• Instructions for the task
Each entry below must be repeated word for word.

• Material for this task
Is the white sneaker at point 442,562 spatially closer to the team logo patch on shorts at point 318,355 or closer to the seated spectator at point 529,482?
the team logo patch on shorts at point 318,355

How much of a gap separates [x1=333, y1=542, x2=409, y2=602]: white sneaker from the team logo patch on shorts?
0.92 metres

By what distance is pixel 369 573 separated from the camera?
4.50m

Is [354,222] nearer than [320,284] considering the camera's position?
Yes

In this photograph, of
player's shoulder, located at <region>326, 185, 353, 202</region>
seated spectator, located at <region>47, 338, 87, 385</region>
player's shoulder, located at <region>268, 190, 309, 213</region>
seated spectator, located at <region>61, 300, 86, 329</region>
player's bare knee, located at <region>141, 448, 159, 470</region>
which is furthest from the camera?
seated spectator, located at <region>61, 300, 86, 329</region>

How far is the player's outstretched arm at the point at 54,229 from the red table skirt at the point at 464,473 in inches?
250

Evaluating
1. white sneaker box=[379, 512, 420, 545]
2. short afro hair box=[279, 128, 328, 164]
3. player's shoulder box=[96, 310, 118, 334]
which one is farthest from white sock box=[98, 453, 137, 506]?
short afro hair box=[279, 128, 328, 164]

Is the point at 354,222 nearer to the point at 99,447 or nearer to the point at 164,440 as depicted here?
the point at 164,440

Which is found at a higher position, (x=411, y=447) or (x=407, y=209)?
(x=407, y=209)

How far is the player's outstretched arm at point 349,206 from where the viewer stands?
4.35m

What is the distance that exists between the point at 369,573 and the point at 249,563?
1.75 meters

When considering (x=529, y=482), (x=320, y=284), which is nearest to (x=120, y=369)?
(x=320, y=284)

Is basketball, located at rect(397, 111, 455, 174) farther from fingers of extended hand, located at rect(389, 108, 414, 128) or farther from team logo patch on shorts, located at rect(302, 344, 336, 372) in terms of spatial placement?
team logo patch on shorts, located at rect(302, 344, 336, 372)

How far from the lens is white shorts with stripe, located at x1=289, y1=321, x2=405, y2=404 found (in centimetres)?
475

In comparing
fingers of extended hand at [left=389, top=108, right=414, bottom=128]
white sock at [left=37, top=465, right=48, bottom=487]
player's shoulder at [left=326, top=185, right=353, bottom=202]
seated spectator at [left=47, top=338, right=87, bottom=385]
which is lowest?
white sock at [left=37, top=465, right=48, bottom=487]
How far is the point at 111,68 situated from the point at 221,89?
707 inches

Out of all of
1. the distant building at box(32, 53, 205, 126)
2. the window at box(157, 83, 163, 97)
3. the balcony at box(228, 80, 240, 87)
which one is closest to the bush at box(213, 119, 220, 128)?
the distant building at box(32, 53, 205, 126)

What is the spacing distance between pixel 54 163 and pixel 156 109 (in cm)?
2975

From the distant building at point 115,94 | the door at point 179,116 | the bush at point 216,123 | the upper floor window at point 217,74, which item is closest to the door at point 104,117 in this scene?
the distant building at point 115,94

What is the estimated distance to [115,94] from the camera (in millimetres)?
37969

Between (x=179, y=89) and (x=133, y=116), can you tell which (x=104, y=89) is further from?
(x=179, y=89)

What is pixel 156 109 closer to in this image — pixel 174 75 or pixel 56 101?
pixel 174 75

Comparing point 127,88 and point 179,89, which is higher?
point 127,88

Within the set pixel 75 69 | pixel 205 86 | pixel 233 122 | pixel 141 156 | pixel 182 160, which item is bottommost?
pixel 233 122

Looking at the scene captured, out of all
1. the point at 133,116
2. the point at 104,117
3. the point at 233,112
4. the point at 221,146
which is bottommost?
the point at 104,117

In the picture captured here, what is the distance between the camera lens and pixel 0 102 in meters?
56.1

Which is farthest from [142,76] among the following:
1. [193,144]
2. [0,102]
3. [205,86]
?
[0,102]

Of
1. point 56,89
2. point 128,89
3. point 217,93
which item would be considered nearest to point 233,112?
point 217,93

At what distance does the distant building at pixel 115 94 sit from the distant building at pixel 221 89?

• The answer
Is the white sneaker at point 442,562 spatially closer to the team logo patch on shorts at point 318,355 or closer to the seated spectator at point 529,482?
the team logo patch on shorts at point 318,355

How much of a gap separates [x1=333, y1=542, x2=409, y2=602]: white sneaker from the team logo patch on shorts?
0.92 metres

By what distance is pixel 369 573 separated from the camera?
4.50m

Is [354,222] nearer than [320,284] considering the camera's position?
Yes

In this photograph, of
player's shoulder, located at <region>326, 185, 353, 202</region>
seated spectator, located at <region>47, 338, 87, 385</region>
player's shoulder, located at <region>268, 190, 309, 213</region>
seated spectator, located at <region>61, 300, 86, 329</region>
player's bare knee, located at <region>141, 448, 159, 470</region>
which is furthest from the camera?
seated spectator, located at <region>61, 300, 86, 329</region>

How far is the player's outstretched arm at the point at 54,229 from the red table skirt at the point at 464,473 in inches?
250

Evaluating
1. white sneaker box=[379, 512, 420, 545]
2. short afro hair box=[279, 128, 328, 164]
3. player's shoulder box=[96, 310, 118, 334]
which one is farthest from white sock box=[98, 453, 137, 506]?
short afro hair box=[279, 128, 328, 164]

Is the point at 354,222 nearer to the point at 99,447 or nearer to the point at 164,440 as depicted here?
the point at 164,440

Which is found at a higher position, (x=411, y=447) or (x=407, y=209)?
(x=407, y=209)

How far is the player's outstretched arm at point 349,206 from where the viewer stands?
4.35m

What is the distance that exists between the point at 369,573 and the point at 249,563?
1.75 meters

When considering (x=529, y=482), (x=320, y=284), which is nearest to (x=120, y=369)?
(x=320, y=284)

Is basketball, located at rect(397, 111, 455, 174) farther from fingers of extended hand, located at rect(389, 108, 414, 128) or farther from team logo patch on shorts, located at rect(302, 344, 336, 372) in terms of spatial placement?
team logo patch on shorts, located at rect(302, 344, 336, 372)

How far from the lens is white shorts with stripe, located at x1=289, y1=321, x2=405, y2=404 found (in centimetres)?
475

In comparing
fingers of extended hand at [left=389, top=108, right=414, bottom=128]
white sock at [left=37, top=465, right=48, bottom=487]
player's shoulder at [left=326, top=185, right=353, bottom=202]
seated spectator at [left=47, top=338, right=87, bottom=385]
which is lowest?
white sock at [left=37, top=465, right=48, bottom=487]
How far is the point at 111,68 situated from the point at 221,89?
707 inches

Out of all of
1. the distant building at box(32, 53, 205, 126)
2. the window at box(157, 83, 163, 97)
3. the balcony at box(228, 80, 240, 87)
which one is closest to the bush at box(213, 119, 220, 128)?
the distant building at box(32, 53, 205, 126)

What is the spacing distance between pixel 54 163 and pixel 156 109 (in cm)?
2975

From the distant building at point 115,94 | the door at point 179,116 | the bush at point 216,123 | the upper floor window at point 217,74, which item is closest to the door at point 104,117 in this scene?
the distant building at point 115,94

What is the estimated distance to [115,94] from the camera (in millimetres)?
37969

Between (x=179, y=89) and (x=133, y=116), can you tell which (x=104, y=89) is further from?
(x=179, y=89)

What is pixel 156 109 closer to in this image — pixel 174 75 or pixel 56 101?
pixel 174 75

Comparing point 127,88 and point 179,89, which is higher?
point 127,88

Within the set pixel 75 69 | pixel 205 86 | pixel 233 122 | pixel 141 156 | pixel 182 160, which item is bottommost?
pixel 233 122

Looking at the scene captured, out of all
1. the point at 133,116
2. the point at 104,117
3. the point at 233,112
4. the point at 221,146
which is bottommost?
the point at 104,117

In the picture captured here, what is the distance between the camera lens and pixel 0 102 in meters?
56.1

Which is farthest from [142,76] among the following:
1. [193,144]
2. [0,102]
3. [205,86]
?
[0,102]

Of
1. point 56,89
2. point 128,89
3. point 217,93
which item would be considered nearest to point 233,112?
point 217,93

At what distance does the distant building at pixel 115 94 sit from the distant building at pixel 221 89?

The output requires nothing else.